I Sinn und Bedeutung von Eigennamen und von ganzen Sätzen
1 Drei Auffasungen der Identität: a=a und a=b (1)
2 Der Sinn von Eigennamen, und was Eigennamen sind. Freges logischer Begriff des Gegenstandes (2–5)
3 Direkte Rede: Wortbilder; ungerade (indirekte) Rede, mit Worten in ungerader Bedeutung (6, 7)
4 Vorstellungen sind subjektiv, der Sinn aber nicht (Bukephalos; Fernrohrgleichnis) (8–10)
5 Stufen der Verschiedenheit: Vorstellungen (Färbung oder Beleuchtung der Ausdrucksweise), Sinn (Gegebenheitsweise des Gegenstandes), Bedeutung (der Gegenstand slbst) (11–14)
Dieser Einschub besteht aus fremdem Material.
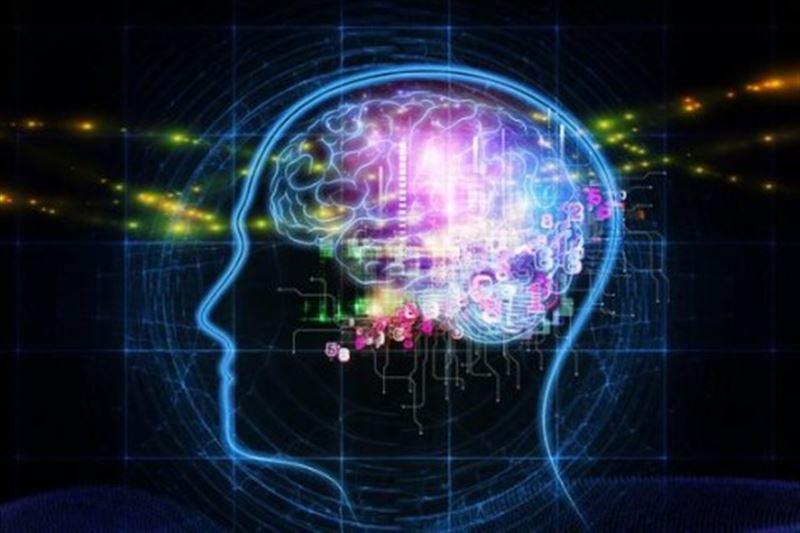 Ученые рассказали, как поддерживать мозговую активность в любом возрасте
6 Ein idealistischer Einwand: gibt es überhaupt Bedeutungen? (der Mond) (15)
7 Die Bedeutung ganzer Sätze ist nicht sein Gedanke, sondern der Wahrheitswert (Odysseus) (16–18)
8 Wahrheit ist keine Eigenschaft, das Wort „wahr“ hat keinen Inhalt (19)
9 Das Kriterium für Bedeutungsgleichheit: Ersetzbarkeit ohne Änderung des Wahrheitswertes (Leibniz) (20, 21)
II Die logische Analyse der Nebensätze
10 Nebensätze stehen für Dinge (Nennsätze/Nominalsätze: Gedanken sind auch Dinge!), für Eigenschaften (Beisätze, Adjektivsätze), oder Orts- oder Zeitbestimmungen (Adverbsätze) (22, 23)
11 Nebensätze mit „N meinte (oder hoffte), dass…“ (Kopernikus; Wellington) (24–26)
12 Nebensätze mit „N schloss aus A, dass…“ (Kolumbus) (27)
13 N befahl, dass…; Befehle und Bitten (28–31)
14 Nebensätze als Eigennamen von Gedanken, Bitten oder Befehlen; oder als Eigennamen von Personen oder Dingen (Kepler) (31–34, Anfang)
15 Die Voraussetzung, dass die Eigennamen im Satz Bedeutung haben, ist nicht Teil des im Satz ausgedrückten Gedankens: Test durch Verneinung (34, Rest, 37, Anm.)
16 Beisätze (Adjektivsätze) und Adverbsätze enthalten immer etwas Unbestimmtes und drücken daher keinen vollständigen Gedanken aus (35–37)
17 Bedingungssätze bestehen aus zwei unvollständigen Teilen, sie drücken Allgemeinheit aus [Für alle x: wenn f(x), dann g(x)] (38–41)
18 Kritik an der Konzeption des „hypothetischen Urteils“ (38)
19 Nebensätze mit vollständigen Gedanken (Napoleon I, p und q) (42–43)
20 Bedingungssätze ohne Allgemeinheit (wenn p, so q; nicht q oder p) (44)
21 Komplexere Fälle: mehr Gedanken als Sätze (Napoleon II) (47)
22 Aussagen über Meinungen, die Frege für falsch hält (Bebel) (48–49)
23 Aussagen, die einen Grund angeben (Eis und Eisen) (50, 51)
24 Übersicht über die Arten der Nebensätze (53–56)
25 Fazit Freges: Die Bedeutung eines Satzes ist sein Wahrheitswert. Darum kann man in komplexen Satzgefügen Sätze gleichen Wahrheitswertes (und also gleicher Bedeutung) durch einander ersetzen, ohne dass sich der Wahrheitswert (und also die Bedeutung) des gesamten Satzgefüges ändert. Bei verschiedenen Nebensätzen gibt es unterschiedliche Ausnahmen für die Ersetzbarkeit, aber nur deshalb, weil viele Nebensätzen keine selbständige, abgeschlossene Bedeutung haben.
Aussagen der Form a=b sind daher wahr, wenn die Bedeutung von „a“ und von „b“ dieselbe ist; und sie sind informativ, wenn der Sinn, und damit die Gegebenheitsweise von „a“ und von „b“ auf nichtselbstverständliche Weise verschieden ist. Ohne die Unterscheidung von Sinn und Bedeutung wäre dies nicht erklärlich.
(57–58)
III Drei Einwände gegen Freges Auffassung
26 Russell (On Denoting)
Aussagen, in denen von etwas die Rede ist, was es gar nicht gibt (z.B. „Der gegenwärtige König von Frankreich ist kahl“), sind nicht bedeutungslos, sondern falsch. Die Existenz muss nämlich immer mitbehauptet werden.
27 Wittgenstein (Logisch-Philosophische Abhandlung)
Sätze der Form „a=b“ können nur Voraussetzungen über die Bedeutung der Zeichen ausdrücken, aber keine Information enthalten. Die Bedeutungsgleichkheit kann dehalb nicht behauptet werden, weil sie in logisch übersichtlichen Verhältnissen schon vorausgesetzt werden muss.
28 Kripke (Naming and Necessity)
Eigennamen haben gar keinen Sinn, sondern sie sind einfach konventioanelle, starre bezeichnungen für Individuen. Die Eigenschaften, von denen Frege immer spricht, könnten ja auch ganz andere sein – und dann wären die Eigennamen und Personen immer noch dieselben (der „Sinn“ aber ganz verschieden).